Bulllllshiiiit. You might have said one thing in the first line, but you ended up saying quite another for the entire rest of the paragraph.
Lepton? My first thought is to take it in context and be insulted somehow, but I can't for the world of me figure out what you were trying to call me. The dictionary definition appears to say many things about leptons, but none that could be applied to a person.
My statement about atheism often being a "religion of one" is perfectly fucking valid.

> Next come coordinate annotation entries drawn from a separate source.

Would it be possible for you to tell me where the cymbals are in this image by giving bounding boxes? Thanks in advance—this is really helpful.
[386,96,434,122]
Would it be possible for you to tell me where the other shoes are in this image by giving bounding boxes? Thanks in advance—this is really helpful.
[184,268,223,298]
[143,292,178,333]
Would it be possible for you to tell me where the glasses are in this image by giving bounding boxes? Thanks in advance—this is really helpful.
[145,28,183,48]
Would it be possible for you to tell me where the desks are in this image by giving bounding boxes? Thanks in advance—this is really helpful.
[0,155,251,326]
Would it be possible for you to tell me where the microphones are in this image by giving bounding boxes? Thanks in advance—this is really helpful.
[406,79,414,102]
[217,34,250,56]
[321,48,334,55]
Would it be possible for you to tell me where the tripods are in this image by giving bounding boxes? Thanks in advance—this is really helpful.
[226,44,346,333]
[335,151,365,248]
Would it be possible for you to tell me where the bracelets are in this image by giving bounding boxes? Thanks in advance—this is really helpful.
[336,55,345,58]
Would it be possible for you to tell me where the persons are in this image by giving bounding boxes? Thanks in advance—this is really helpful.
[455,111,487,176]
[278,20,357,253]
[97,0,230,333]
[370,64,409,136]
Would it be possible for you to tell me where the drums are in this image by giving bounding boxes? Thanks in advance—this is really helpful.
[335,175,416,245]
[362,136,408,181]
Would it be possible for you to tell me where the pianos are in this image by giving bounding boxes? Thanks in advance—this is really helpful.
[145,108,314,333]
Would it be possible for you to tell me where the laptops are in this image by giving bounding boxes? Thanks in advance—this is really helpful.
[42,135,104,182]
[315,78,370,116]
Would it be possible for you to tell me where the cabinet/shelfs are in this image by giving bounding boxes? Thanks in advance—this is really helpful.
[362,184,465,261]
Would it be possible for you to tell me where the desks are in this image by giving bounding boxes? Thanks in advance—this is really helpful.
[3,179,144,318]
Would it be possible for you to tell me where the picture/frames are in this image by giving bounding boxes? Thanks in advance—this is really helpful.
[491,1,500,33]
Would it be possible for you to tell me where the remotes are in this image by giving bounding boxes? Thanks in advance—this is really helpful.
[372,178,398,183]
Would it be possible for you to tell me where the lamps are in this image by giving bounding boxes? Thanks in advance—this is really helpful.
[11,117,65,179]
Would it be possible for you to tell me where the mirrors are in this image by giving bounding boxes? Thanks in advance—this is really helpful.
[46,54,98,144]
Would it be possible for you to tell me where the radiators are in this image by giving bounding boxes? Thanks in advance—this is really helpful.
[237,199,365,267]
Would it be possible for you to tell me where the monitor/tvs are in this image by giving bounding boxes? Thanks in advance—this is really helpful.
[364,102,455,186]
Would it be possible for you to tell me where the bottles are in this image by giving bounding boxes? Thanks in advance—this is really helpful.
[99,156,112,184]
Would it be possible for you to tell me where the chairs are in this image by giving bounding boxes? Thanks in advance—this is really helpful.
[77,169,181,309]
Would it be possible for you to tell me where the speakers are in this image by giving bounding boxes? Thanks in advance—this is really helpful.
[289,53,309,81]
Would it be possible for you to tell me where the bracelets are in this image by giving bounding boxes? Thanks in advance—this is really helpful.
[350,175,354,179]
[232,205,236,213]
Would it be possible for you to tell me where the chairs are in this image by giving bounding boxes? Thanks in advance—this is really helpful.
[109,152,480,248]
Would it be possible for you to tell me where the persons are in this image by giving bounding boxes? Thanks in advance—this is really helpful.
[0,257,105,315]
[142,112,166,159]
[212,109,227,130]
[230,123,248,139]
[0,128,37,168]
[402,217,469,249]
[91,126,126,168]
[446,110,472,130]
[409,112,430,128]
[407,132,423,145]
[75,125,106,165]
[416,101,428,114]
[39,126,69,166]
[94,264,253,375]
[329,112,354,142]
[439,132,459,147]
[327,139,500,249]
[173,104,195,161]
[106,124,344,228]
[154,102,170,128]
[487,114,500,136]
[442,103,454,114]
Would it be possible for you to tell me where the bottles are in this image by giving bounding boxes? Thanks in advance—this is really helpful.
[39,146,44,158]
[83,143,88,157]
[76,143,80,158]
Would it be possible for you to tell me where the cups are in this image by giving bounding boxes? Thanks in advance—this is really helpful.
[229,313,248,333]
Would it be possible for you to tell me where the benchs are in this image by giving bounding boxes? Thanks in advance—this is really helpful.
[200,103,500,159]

Now, there's a joke out there that I rather like that illustrates my point pretty nicely. You know how you call a group of sheep a flock, and a group of crows a murder, etc? You know what you'd call a group of atheists?
An argument.
There are no sets of agreed upon principles or traditions among atheists, no system of attitudes or beliefs, and CERTAINLY no institutions of ANY sort. Organizing atheiststo do anything, let alone form a coherent religion, is an exercise in futility.
This is MUCH different than applying that same argument to hinduism. Yeah, there are a bazillion and one variations, but they're all ultimately variations on the same belief system, and are all organized institutions, with predefined sets of attitudes, beliefs, and practises that all members adhere to. Its a large number of very tiny religions, but it's a hell of a stretch to say the unique beliefs of a single person constitutes a "religion".
Ultimately, it comes to that same thing I told KFC. You're playing at a word game, and defining the term "religion" far more broadly than it's used in common discourse and in doing so devalue the word until it doesn't mean anything. Seriously, "a personal set of attitudes, beliefs, and practises"? When you define "religion" like that it ceases to have meaning, since EVERYONE then has their own religion. The distinction then becomes completely useless.
Yeah, it's in Webster, but Webster covers all the bases, and that isn't the usage that the word "religion" usually recieves in regular discourse, meaning that when applied to atheistic philosophies it's carrying rhetorical baggage that no longer applies with such a broad definition.
Now am I saying that athiesm is mutually exclusive with religion? Fuck no, that's what I was just giving Alderic a hard time about.
Now, while I'm being a nitpicky, pedantic, ranting twit, communism is ALWAYS an atheistic ideology (at least if it's based of Marx's teachings), and Islam cannot "be a Theocracy", a theocracy is a system of government that puts clergy in charge, not a religion. You can have Islamic theocracies, but Islam itself is not the theocracy, it's merely the basis for it. Also, as I understand it, Jews are a special case in that the same word refers to both ancestry and religion (please correct me if I'm wrong, Leauki).